-- Gelesenes anwenden --
1 > An welchem Tag ist Victor laut dem Auszug verstorben?
2 > Bitte nennen Sie alle Adjektive, mit denen der Auszug Victor in dem Satz beschreibt, der mit „Er war sehr aufgeweckt“ beginnt.
3 > Schreiben Sie den Teil des Auszugs neu, der mit den Worten „Unser junger Freund“ beginnt und mit „vielen Jahren Vollwaisen.“ endet, und setzen Sie dabei „Waisenhaus“ an die Stelle von „Kinderheim“.

-- Vorliegender Auszug --
-------

Samstag 21.01.12:
Die ersten Wochen des neuen Jahres dürften so ziemlich die schwierigsten gewesen sein, die wir seit langem durchgemacht haben.
Unser junger Freund Victor, 17 Jahre alt, ist am Montag, den 16.01. nach kurzer, schwerer Krankheit verstorben.
"Nach kurzer, schwerer Krankheit verstorben", das sind Worte, die man oft in Todesanzeigen liest, doch was sich dahinter verbirgt,
weiß nur, wer es miterlebt hat.
Victor war bis zum Schuljahresbeginn 2011 hier im Kinderheim. Bereits seit der Bauphase, während der Toussaint schon jeden Tag
hier war, standen er und Victor sich sehr nahe. Er war sehr aufgeweckt, kontaktfreudig und intelligent, stellte 1000 Fragen und
machte viele Dummheiten. Er war praktisch täglich bei uns, und wenn wir ihn ein paar Tage nicht zu Gesicht kriegten wussten wir,
dass er etwas ausgefressen hatte, das er vor uns verbergen wollte. Victor und seine Brüder sind seit vielen Jahren Vollwaisen.

-------

Gespeicherte Einträge:
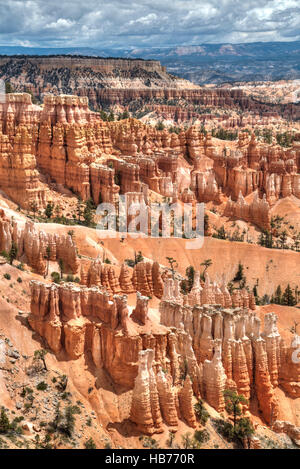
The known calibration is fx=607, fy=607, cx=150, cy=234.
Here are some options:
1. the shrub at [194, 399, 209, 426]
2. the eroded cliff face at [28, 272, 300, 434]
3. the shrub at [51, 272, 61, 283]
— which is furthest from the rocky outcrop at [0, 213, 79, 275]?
the shrub at [194, 399, 209, 426]

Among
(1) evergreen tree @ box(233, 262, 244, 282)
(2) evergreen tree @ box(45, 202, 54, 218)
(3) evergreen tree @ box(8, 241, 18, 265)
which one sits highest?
(3) evergreen tree @ box(8, 241, 18, 265)

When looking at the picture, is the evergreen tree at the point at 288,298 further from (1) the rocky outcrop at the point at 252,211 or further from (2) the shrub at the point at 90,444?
(2) the shrub at the point at 90,444

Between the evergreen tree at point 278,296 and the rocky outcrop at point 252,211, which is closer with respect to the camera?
the evergreen tree at point 278,296

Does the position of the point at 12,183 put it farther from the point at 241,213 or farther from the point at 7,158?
the point at 241,213

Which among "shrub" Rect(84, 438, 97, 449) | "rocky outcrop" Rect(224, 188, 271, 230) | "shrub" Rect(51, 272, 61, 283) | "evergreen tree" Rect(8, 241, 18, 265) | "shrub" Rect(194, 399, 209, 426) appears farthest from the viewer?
"rocky outcrop" Rect(224, 188, 271, 230)

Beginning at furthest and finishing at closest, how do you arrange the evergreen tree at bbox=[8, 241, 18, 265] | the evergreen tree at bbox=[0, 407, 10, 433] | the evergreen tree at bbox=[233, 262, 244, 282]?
1. the evergreen tree at bbox=[233, 262, 244, 282]
2. the evergreen tree at bbox=[8, 241, 18, 265]
3. the evergreen tree at bbox=[0, 407, 10, 433]

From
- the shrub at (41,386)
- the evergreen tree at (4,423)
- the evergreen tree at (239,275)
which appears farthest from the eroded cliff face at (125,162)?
the evergreen tree at (4,423)

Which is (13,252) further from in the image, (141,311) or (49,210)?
(49,210)

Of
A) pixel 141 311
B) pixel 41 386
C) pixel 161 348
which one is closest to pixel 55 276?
pixel 141 311

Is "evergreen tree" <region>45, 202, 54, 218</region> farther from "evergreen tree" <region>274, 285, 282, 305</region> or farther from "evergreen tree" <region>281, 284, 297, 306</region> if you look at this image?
"evergreen tree" <region>281, 284, 297, 306</region>
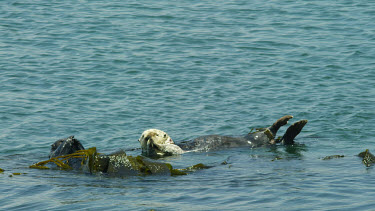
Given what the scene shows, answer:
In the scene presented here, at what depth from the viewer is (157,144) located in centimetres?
864

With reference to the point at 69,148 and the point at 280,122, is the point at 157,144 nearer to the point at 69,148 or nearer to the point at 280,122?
the point at 69,148

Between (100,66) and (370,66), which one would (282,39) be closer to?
(370,66)

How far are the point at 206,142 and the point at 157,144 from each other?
2.40 ft

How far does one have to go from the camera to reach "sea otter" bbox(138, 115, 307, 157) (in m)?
8.59

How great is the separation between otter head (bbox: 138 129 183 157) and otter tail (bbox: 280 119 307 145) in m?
1.56

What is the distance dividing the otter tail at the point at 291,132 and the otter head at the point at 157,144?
1.56m

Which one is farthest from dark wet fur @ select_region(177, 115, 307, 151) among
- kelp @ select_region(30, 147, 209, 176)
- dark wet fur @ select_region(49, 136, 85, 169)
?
dark wet fur @ select_region(49, 136, 85, 169)

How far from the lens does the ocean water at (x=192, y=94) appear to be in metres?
6.38

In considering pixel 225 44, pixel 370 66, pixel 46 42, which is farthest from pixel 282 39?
pixel 46 42

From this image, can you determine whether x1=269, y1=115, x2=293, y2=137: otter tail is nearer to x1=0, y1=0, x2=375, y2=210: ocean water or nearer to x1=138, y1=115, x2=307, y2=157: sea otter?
x1=138, y1=115, x2=307, y2=157: sea otter

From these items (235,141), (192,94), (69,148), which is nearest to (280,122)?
(235,141)

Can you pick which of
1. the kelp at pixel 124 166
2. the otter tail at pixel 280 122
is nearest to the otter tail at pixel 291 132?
the otter tail at pixel 280 122

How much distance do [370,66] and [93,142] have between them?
706 cm

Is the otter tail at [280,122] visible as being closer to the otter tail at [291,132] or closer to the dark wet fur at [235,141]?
the dark wet fur at [235,141]
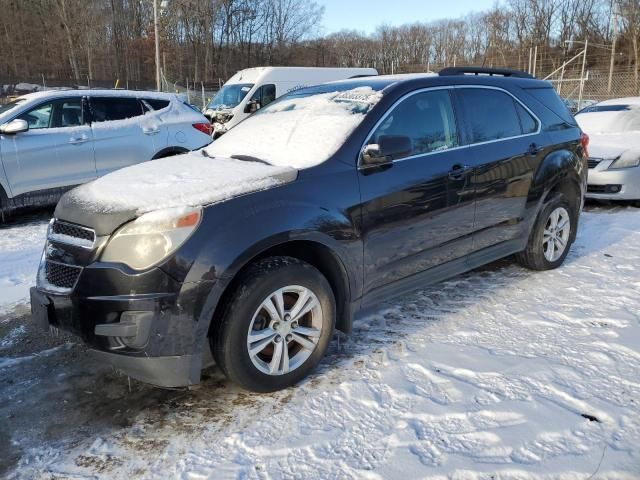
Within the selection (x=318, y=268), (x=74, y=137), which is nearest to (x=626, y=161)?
(x=318, y=268)

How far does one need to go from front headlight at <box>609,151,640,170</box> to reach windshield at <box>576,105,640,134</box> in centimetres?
139

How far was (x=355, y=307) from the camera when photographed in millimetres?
3289

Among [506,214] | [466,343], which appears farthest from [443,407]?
[506,214]

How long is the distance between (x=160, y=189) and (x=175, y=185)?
9cm

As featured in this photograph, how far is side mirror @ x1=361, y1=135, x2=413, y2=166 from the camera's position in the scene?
322cm

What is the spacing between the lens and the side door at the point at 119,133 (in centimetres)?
754

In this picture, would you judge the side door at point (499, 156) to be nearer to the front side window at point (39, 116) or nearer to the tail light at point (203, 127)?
the tail light at point (203, 127)

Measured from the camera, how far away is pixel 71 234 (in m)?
2.88

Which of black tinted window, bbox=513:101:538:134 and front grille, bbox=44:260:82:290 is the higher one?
black tinted window, bbox=513:101:538:134

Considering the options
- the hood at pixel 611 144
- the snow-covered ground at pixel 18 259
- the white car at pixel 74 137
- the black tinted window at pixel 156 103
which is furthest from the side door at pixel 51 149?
the hood at pixel 611 144

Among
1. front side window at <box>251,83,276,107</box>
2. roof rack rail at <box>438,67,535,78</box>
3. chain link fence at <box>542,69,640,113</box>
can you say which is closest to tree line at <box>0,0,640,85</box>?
chain link fence at <box>542,69,640,113</box>

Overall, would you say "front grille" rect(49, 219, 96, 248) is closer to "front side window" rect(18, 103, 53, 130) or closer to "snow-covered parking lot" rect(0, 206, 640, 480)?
"snow-covered parking lot" rect(0, 206, 640, 480)

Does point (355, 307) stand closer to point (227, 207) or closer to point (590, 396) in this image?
point (227, 207)

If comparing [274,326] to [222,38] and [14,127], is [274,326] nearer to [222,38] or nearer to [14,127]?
[14,127]
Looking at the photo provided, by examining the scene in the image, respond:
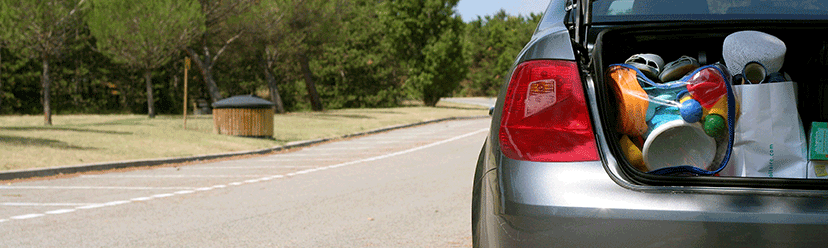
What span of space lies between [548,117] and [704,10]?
1013 millimetres

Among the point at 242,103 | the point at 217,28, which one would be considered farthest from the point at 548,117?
the point at 217,28

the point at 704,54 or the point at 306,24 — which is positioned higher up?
the point at 306,24

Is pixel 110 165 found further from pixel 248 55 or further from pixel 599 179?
pixel 248 55

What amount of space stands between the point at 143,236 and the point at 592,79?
4.65 metres

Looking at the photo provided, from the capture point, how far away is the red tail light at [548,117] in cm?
233

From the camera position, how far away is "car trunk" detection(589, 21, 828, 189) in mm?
2271

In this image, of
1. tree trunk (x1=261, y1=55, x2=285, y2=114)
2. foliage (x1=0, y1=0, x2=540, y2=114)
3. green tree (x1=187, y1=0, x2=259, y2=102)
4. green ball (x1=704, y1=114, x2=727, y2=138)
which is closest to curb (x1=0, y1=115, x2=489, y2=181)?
green ball (x1=704, y1=114, x2=727, y2=138)

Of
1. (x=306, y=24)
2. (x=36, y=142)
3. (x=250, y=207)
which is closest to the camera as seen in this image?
(x=250, y=207)

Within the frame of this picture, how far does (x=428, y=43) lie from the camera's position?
51719mm

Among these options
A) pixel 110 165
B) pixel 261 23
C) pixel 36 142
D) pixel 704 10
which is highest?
pixel 261 23

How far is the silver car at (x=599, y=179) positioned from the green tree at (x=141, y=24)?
1016 inches

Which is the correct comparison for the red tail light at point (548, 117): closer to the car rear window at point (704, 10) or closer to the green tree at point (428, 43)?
the car rear window at point (704, 10)

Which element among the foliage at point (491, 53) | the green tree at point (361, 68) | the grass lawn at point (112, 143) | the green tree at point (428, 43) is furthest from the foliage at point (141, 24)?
the foliage at point (491, 53)

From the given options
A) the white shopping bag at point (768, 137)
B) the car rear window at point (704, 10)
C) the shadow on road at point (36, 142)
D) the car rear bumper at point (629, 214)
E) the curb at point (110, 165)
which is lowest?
the curb at point (110, 165)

-------

-- Lösungen der Aufgaben --
1 > Am Montag, den 16.01.

2 > aufgeweckt, kontaktfreudig, intelligent

3 >
Unser junger Freund Victor, 17 Jahre alt, ist am Montag, den 16.01. nach kurzer, schwerer Krankheit verstorben.
"Nach kurzer, schwerer Krankheit verstorben", das sind Worte, die man oft in Todesanzeigen liest, doch was sich dahinter verbirgt,
weiß nur, wer es miterlebt hat.
Victor war bis zum Schuljahresbeginn 2011 hier im Waisenhaus. Bereits seit der Bauphase, während der Toussaint schon jeden Tag
hier war, standen er und Victor sich sehr nahe. Er war sehr aufgeweckt, kontaktfreudig und intelligent, stellte 1000 Fragen und
machte viele Dummheiten. Er war praktisch täglich bei uns, und wenn wir ihn ein paar Tage nicht zu Gesicht kriegten wussten wir,
dass er etwas ausgefressen hatte, das er vor uns verbergen wollte. Victor und seine Brüder sind seit vielen Jahren Vollwaisen.